Publié le 10 juillet 2005

Isabelle Kersimon


Programmation spécifique du festival, en partenariat avec la CCAS, l’opération "Contre-Courant" présentait hier soir une Calenture de la Coopérative 326 : Le Mur. Un saut violent dans l’insupportable et somptueuse puissance des mots de Christophe Blangero.

Il convient certainement d’abord de décrypter pas à pas, ligne à ligne, cette sorte de grimoire vivant qu’offre la Coopérative 326. Mais avant tout, pour bien entendre sa singularité et son positionnement, et parce que l’on ne saurait découvrir ses créations sans l’engagement de ceux qui la soutiennent, un petit tour dans le travail au long cours de la CCAS.
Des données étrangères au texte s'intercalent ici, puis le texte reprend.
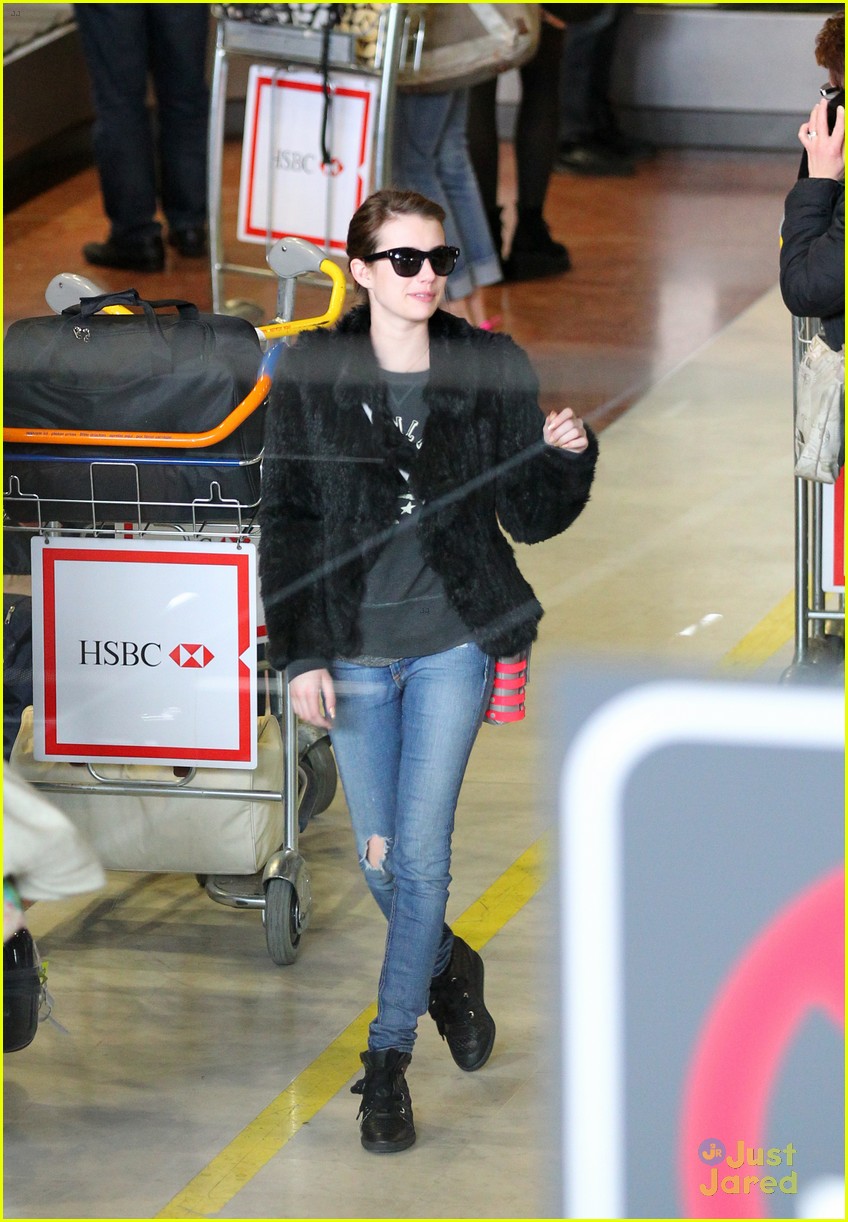 Emma Roberts & Evan Peters: Paris Arrival!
Barbarisme des sigles ! Sous ces sifflantes capitales, en Avignon, c’est la Caisse centrale des activités sociales EDF-GDF qui œuvre en conjonction avec le festival In pour proposer des spectacles gratuits sur l’île Barthelasse, face à la cité fortifiée. Financé par une partie (infime) du 1 % de nos factures de gaz et d’électricité, ce budget de soutien artistique (800 000 euros) concerne une centaine de créateurs, et un public estimé à environ cent mille personnes chaque année. Ce qui fait de lui le premier diffuseur de spectacles en France, avec un total de plus de 1 100 représentations. Mais revenons en Avignon, où "Contre-Courant" se déploie dans ce fondement philosophique et politique de la CCAS, soit, selon les mots de Fiore D’Ascoli, président de sa commission d’action culturelle, "une façon de créer les conditions d’accès à la culture pour tous". Et ce n’est pas du luxe, au royaume de toutes les représentations. "Ce qui nous intéresse", précise F. D’Ascoli, "c’est bien sûr la question artistique et culturelle, mais également la rencontre humaine entre les artistes et le public".

De rencontre et de rêve

Ca tombe bien, la rencontre est également au cœur de la dynamique de la Coopérative 326. En tournée nationale pour la CCAS avec Le Terrier (Kafka), elle créera par ailleurs mardi soir Mue - Première Mélopée, expression d’une symbiose artistique et métaphysique entre ses membres et ceux de la communauté xavante, du Mato Grosso (Brésil). On aura l’occasion d’y revenir très vite et plus longuement. Hier soir, en tout cas, une partie de la Coopérative présentait ce fameux Mur, objet poétique inouï défini comme l’une de ses "Calentures". Quand je vous disais qu’un lexique s’impose... Interrogé ce matin à ce sujet, Jean Lambert-wild, sur scène hier soir, en donnait la définition suivante : "Une calenture est un délire furieux auquel les marins sont sujets lors de la traversée de la zone tropicale, et caractérisé par des hallucinations et le désir irrésistible de se jeter à la mer. Notre délire est une dépression joyeuse."

Prenant prétexte d’une furieuse galvanisation opérée par la lecture de pensées de Christophe Blangero, Jean Lambert-wild, poète, dramaturge et metteur en scène, par ailleurs porte-parole de la Coopérative 326 en sa qualité de "plus bavard de tous", s’élance dans l’obscurité contre un mur tactile et réactif.

De nombreux spectateurs sont assis sur le plateau, faisant rempart humain sur les faces d’absence du mur dont, dans la nuit, on ne distingue que les frontières lumineuses. Face à lui, cet homme sur un fauteuil médical, armé d’un casque d’aviateur pour cette étrange traversée. Tout près, une femme - la splendide comédienne Laure Thiéry - livre la parole, ce court texte fracassant, d’une précision contondante, où la tendresse du souvenir et du désir le dispute à la revendication douloureuse de l’exigeance de vie. Tout commentaire étant par définition impossible et mortifère, l’homme se confronte à l’absolu, à la violence qui le malmène : ce conflit majeur, éternel, la quête de son lieu. En livrant son corps à cet élan, en se jetant intégralement contre ce mur, il se confronte à l’indicible. Du mur, surgissent des signes mouvants. A la violence des chocs, répond l’énigme chatoyante, par le biais d’un procédé électronique unique. La musique, hypnotique, de Jean-Luc Therminarias, accompagne cette douloureuse réitération du lancer où le don de soi dans la disparition finit par désigner un monde des possibles, une porte du rêve.